In the July/August issue of AAA World, we began to delve into the facts and misperceptions about electric vehicles (EVs). Here, we continue to address issues about the growing use of this technology.
Fact or Myth? EVs do not have zero emissions.
Fact. Unless an EV is powered by electricity generated by a renewable source, there is pollution involved in driving an EV. If the EV’s electricity comes from a gas-fired power plant, driving an EV produces less pollution than driving a gasoline-powered vehicle, according to most studies. If the electricity comes from a coal-fired power plant, however, the environmental impact could well be greater when driving an EV. Nuclear power plants have no CO2 emissions, making this power source cleaner than gas or coal, but there, but there is the issue of the disposal of spent nuclear fuel and risks associated with plant mishaps. Remember the 1979 Three Mile Island accident in Londonderry Township, Pennsylvania.
Notably, though, EVs have zero tailpipe emissions, which according to multiple studies, have been tied to adverse effects on health outcomes. Nationally, it is estimated that nearly 20,000 people died prematurely in 2017 from breathing emissions produced by vehicles with an internal combustion engine, according to a 2021 study by researchers at the Harvard T.H. Chan School of Public Health.
Fact or Myth? The only thing supporting EV sales are federal tax credits.
Myth. Tax credits have undoubtedly played a part in the growth of EV sales, but in recent years, during which EV sales have grown dramatically, no federal tax credits were offered to more than half of the buyers. That’s because two EV automakers, Tesla and General Motors, had exhausted their tax credit eligibility, which expired after each sold 200,000 EVs.
New legislation, including the elimination of the 200,000 cap, has changed the tax credits available on EVs, and credits may vary by state and other factors. Individuals should consult a tax advisor to learn their options.

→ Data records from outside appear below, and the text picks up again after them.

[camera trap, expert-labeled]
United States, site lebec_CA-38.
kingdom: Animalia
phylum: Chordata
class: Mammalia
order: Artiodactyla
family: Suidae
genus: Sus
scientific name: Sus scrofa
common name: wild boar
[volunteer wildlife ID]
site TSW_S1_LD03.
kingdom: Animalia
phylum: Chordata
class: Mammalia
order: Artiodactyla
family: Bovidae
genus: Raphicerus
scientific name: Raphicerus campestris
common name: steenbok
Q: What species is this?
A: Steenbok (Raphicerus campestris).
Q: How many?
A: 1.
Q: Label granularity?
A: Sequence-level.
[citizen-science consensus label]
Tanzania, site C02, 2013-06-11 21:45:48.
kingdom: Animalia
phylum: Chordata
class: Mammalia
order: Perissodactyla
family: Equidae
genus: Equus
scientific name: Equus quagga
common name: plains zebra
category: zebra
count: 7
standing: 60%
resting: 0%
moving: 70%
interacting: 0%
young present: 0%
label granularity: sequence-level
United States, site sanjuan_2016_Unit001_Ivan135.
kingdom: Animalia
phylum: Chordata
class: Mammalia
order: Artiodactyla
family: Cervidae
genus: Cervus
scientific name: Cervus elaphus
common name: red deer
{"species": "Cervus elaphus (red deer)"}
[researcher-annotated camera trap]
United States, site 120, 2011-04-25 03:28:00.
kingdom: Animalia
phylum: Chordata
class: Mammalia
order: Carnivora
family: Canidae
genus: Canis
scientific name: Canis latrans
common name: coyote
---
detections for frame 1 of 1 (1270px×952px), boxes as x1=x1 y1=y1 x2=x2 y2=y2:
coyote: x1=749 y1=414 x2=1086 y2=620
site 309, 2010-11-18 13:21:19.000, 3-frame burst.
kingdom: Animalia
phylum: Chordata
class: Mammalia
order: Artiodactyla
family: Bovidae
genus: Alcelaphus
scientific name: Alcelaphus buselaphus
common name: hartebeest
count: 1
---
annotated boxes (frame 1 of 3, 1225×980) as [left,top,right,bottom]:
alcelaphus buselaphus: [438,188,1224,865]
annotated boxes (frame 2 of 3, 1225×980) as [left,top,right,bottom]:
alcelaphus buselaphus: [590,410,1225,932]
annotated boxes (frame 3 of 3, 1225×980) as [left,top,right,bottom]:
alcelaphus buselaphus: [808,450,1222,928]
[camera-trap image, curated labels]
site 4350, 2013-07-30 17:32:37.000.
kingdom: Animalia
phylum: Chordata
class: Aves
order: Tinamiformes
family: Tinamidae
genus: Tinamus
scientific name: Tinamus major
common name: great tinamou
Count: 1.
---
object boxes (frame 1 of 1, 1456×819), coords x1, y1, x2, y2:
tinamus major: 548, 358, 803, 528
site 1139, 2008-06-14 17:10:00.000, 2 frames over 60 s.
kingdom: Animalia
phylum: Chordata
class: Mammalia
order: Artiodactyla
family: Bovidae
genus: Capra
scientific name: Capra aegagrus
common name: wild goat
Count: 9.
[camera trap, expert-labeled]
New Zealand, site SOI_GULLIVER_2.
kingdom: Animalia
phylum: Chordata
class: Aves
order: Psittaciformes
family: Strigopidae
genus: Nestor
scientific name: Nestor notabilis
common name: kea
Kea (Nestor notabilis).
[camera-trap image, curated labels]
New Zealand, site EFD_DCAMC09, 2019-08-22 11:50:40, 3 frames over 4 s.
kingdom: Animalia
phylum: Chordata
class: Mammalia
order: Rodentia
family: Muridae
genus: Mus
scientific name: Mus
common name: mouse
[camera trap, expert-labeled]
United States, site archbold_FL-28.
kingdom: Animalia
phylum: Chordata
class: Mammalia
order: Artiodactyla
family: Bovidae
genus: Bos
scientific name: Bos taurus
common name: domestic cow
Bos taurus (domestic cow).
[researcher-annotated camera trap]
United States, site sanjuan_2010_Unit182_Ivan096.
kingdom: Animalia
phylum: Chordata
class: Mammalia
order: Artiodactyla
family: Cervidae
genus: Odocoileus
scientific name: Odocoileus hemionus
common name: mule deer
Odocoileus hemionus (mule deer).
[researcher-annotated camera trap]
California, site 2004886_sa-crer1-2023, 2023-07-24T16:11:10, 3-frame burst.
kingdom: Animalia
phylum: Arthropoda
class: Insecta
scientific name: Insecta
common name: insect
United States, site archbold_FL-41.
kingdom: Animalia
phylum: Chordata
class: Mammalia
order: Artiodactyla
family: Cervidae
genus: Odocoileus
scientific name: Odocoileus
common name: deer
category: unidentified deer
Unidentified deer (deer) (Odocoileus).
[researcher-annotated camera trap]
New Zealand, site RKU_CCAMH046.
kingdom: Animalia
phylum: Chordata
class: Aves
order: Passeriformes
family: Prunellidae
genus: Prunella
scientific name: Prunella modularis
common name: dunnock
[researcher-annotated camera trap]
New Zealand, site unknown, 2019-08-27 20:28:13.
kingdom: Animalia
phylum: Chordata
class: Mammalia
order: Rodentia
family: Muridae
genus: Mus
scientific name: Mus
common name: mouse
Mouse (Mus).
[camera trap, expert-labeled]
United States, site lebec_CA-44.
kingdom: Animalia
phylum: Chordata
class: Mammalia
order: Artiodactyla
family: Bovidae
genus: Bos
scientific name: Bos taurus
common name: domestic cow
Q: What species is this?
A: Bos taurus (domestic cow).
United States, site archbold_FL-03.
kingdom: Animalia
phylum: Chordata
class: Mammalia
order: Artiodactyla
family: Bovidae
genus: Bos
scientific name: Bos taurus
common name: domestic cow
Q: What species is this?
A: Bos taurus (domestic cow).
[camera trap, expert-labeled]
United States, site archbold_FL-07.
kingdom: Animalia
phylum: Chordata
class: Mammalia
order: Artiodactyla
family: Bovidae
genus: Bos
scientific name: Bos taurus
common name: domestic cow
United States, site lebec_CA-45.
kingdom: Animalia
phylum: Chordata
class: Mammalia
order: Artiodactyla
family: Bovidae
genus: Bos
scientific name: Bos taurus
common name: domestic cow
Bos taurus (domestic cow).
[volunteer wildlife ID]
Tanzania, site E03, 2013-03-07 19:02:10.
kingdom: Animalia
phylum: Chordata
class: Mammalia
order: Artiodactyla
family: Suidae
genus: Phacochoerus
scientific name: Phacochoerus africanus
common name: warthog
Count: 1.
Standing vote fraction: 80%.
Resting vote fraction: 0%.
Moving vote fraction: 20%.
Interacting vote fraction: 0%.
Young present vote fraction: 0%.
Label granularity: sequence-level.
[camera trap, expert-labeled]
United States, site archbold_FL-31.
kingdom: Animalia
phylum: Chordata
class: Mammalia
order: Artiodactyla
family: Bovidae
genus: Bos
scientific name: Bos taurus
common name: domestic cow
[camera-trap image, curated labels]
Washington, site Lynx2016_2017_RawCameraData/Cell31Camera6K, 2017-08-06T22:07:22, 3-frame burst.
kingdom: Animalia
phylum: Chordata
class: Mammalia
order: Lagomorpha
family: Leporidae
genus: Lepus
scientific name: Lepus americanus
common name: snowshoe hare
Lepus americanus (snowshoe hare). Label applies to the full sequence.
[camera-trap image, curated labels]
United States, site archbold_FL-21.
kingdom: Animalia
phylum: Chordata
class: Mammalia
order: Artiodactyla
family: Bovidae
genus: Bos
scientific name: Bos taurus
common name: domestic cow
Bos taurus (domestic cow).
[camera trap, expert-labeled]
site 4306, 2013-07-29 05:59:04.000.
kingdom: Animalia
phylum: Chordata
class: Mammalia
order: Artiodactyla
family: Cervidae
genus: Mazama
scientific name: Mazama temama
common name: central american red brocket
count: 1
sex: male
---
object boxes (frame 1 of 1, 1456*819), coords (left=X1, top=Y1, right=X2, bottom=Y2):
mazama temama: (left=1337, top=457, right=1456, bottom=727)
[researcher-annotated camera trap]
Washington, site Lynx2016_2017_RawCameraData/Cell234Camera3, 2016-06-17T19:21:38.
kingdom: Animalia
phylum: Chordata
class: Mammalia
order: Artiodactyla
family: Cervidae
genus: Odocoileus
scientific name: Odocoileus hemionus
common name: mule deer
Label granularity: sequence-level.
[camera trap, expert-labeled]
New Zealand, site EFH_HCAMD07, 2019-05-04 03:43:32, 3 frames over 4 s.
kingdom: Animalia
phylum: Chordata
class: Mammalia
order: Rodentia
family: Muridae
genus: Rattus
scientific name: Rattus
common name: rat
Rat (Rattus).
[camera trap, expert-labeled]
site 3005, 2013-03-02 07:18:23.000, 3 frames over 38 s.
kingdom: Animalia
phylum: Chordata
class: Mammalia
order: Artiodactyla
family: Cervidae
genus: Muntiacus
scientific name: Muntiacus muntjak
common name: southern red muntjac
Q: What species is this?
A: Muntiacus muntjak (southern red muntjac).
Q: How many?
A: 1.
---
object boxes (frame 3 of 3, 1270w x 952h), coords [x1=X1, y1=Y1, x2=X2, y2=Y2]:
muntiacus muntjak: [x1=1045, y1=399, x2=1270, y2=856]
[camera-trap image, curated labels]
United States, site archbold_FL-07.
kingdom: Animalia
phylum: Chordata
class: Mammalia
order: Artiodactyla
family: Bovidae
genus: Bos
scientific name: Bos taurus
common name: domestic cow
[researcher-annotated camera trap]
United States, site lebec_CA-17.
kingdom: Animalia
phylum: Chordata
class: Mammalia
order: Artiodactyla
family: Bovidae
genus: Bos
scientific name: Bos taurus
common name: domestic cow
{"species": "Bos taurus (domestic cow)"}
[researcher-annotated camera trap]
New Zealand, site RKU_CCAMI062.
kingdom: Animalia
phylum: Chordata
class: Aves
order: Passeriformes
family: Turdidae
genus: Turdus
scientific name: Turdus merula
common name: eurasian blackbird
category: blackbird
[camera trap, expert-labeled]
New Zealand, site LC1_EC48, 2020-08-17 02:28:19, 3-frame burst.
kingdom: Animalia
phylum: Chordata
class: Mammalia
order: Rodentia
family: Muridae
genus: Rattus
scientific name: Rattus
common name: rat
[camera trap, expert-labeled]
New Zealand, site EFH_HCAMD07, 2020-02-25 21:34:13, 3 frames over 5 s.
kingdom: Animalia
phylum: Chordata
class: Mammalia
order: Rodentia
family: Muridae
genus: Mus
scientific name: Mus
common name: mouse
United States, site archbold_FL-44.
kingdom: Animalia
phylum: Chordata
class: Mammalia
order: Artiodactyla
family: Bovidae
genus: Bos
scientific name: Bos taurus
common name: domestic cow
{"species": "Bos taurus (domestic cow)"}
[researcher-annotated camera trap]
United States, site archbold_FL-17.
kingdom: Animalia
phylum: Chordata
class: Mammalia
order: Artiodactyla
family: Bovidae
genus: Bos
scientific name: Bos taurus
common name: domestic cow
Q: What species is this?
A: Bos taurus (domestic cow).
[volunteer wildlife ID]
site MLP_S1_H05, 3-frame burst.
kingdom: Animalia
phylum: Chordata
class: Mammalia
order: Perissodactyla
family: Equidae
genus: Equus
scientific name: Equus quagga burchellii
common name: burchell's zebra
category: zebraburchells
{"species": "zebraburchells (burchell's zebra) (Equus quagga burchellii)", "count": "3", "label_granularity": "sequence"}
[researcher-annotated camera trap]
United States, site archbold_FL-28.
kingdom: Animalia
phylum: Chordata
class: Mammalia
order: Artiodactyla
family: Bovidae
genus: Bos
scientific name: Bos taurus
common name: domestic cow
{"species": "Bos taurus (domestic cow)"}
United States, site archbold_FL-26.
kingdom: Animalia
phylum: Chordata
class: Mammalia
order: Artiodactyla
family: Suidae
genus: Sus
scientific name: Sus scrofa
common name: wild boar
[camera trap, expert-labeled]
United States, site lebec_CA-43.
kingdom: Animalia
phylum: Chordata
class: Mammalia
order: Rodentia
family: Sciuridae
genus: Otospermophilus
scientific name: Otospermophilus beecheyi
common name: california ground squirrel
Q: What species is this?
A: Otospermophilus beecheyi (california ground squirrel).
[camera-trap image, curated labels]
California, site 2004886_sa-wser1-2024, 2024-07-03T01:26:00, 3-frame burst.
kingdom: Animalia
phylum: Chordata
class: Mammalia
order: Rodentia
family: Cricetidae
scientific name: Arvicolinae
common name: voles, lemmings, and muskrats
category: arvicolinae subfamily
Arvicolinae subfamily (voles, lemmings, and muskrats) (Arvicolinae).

Fact or Myth? EVs are more damaging to the environment than gasoline-powered vehicles.
Myth. There is general agreement that manufacturing an EV creates a larger carbon footprint than making a gasoline-powered vehicle. Blame the batteries in an EV. Extracting from the earth the raw materials needed for battery manufacturing, then shipping and refining these materials, and finally manufacturing the batteries, is energy intensive.
Overcoming this negative is the fact that EVs are much more efficient than gasoline-powered vehicles when driven. Based on a nationwide average of different energy sources in the US, the Department of Energy concluded that powering an EV would create 2,187 pounds of CO2 a year. Gasoline vehicles would average 12,594 pounds of CO2 annually. As a result of this significant annual difference, researchers conclude that over their life cycles, typical EVs produce less than half the greenhouse gases of a typical gasoline-powered car.
Fact or Myth? Depleted EV batteries will end up in landfills and create a new environmental hazard.
Myth. Research into repurposing and recycling batteries that are no longer suitable for powering an EV has been going on for years, and there is already a network of companies putting these batteries to use, according to the Union of Concerned Scientists. The organization also notes that “after 8 to 12 years in a vehicle, the lithium batteries used in EVs are likely to retain more than two-thirds of their usable energy storage. Depending on their condition, used EV batteries could deliver an additional 5–8 years of service in a secondary application,” such as powering forklifts or streetlights. Used for energy storage, they could supply power during outages or feed the grid during periods of high demand.
After that, there is a strong economic incentive to recycle used EV batteries, which contain lithium, nickel, cobalt and manganese. These are all valuable materials, making it financially worth the effort to extract, purify and sell these metals. Doing so lessens the possible impact on landfills and reduces the need for mining new raw materials for battery production.